Ramen Battle glory goes to Selden Standard

Melody Baetens
The Detroit News

Hosting a hot soup contest in late July could have been seen as a questionable move, but the first annual Ramen Battle saw a packed house at Slurping Turtle restaurant in Ann Arbor on Sunday night.

Owner and chef Takashi Yagihashi invited some of the area’s top chefs to offer their spin on the Japanese noodle dish to raise money for local charities and celebrate Slurping Turtle’s one-year anniversary.

Chefs from Bacco restaurant prepare their cotechino and clams ramen dish. The dish featured pig skin sausage, pork belly, pickled garlic scales, sous vide farm egg and chili oil.

The glory went to Midtown Detroit, with Selden Standard’s Chef Andy Hollyday’s Salomon Farms chicken ramen, which included chicken and egg from Salomon Gardens in Grass Lake. Hollyday won $2,000 for the charity of his choice, Cass Community Social Services.

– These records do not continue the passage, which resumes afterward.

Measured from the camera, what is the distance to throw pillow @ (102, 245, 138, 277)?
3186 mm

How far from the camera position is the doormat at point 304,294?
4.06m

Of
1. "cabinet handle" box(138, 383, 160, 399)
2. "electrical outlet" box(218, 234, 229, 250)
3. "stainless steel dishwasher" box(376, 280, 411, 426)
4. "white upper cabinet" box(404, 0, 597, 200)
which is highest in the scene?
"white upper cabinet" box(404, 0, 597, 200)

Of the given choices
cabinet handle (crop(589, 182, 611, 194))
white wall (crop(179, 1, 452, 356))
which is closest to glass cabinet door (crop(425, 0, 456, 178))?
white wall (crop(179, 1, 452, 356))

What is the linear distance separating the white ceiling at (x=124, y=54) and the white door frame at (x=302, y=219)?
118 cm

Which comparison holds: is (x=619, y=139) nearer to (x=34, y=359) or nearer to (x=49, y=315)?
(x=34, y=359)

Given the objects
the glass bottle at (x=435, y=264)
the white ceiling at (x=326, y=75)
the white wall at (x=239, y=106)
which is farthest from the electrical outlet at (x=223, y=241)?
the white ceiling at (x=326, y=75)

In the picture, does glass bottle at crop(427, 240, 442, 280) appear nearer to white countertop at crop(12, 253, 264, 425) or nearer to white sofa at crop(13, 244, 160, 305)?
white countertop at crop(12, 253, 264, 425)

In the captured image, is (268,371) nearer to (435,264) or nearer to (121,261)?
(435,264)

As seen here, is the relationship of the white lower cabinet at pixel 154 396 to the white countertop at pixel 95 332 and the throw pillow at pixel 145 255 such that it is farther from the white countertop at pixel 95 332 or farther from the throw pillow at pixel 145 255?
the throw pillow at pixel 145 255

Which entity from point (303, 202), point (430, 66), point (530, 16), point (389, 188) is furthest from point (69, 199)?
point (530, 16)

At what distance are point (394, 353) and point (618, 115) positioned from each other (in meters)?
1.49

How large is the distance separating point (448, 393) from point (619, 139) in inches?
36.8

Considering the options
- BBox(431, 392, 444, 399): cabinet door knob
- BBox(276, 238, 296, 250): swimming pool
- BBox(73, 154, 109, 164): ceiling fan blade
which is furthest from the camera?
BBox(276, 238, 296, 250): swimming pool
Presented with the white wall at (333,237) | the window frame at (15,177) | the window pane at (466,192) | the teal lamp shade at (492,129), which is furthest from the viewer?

“They really do the dirty work of the city,” says Hollyday, who opened Selden Standard in the Cass Corridor last year. “The city of Detroit needs so much more, and what they do is amazing.”

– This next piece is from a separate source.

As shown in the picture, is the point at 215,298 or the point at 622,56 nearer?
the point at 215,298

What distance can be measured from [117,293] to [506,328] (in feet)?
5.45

Hollyday, who worked as a line cook at Takashi’s Tribute restaurant in Farmington Hills about 10 years ago, says he went into the competition intent on using the same philosophy as in his popular Detroit restaurant.

“I wanted to highlight really good products. We thought the Salomon Garden chicken and egg would be a great starting point, and on top of that, all the garnishes are what we do in-house. We like to preserve a lot of things while they’re in season so we can extend that season,” he said, adding that he used ramps, mushrooms and chili with his dish.

The winning dish was voted on by the 170 or so attendees and a panel of judges made up of local food writers. Hollyday earned 40 percent of the vote, with the home team, Slurping Turtle’s chef Tadashi Nagura, in a close second with 37 percent. Nagura’s roasted garlic ramen was a seafood lover’s dream with sauteed scallops, calamari, ebi shinjo (shrimp dumplings) and a garlic broth.

Another chef representing Ann Arbor, Eve Aronoff, had one of the most unique spins on ramen. Her Cuban-inspired dish was booming with texture and spices and included chorizo bolito, conch fritter and a pickled quail egg.

Chef Luciano DelSignore from Bacco restaurant added pig skin sausage, pork belly, pickled garlic scrapes and a sous vide egg to his cotechino and clams ramen. His noodles stood out for being noticeably firmer than the other samples, which was a plus.

Ramen fans lined up early for James Rigato’s bold ramen. The Root chef’s take had a kick to it and included head cheese, kimchi, beef tongue, pickled quail egg and vegetables and herbs from Sunseed Farms.

The Ramen Battle, which Takashi says will return next year, took over both floors of Slurping Turtle and included a silent auction and open bar. In spite of the temptation of the latter, the lines for noodles were much longer than the bar, proving that the hot bowls of ramen were the stars of the event.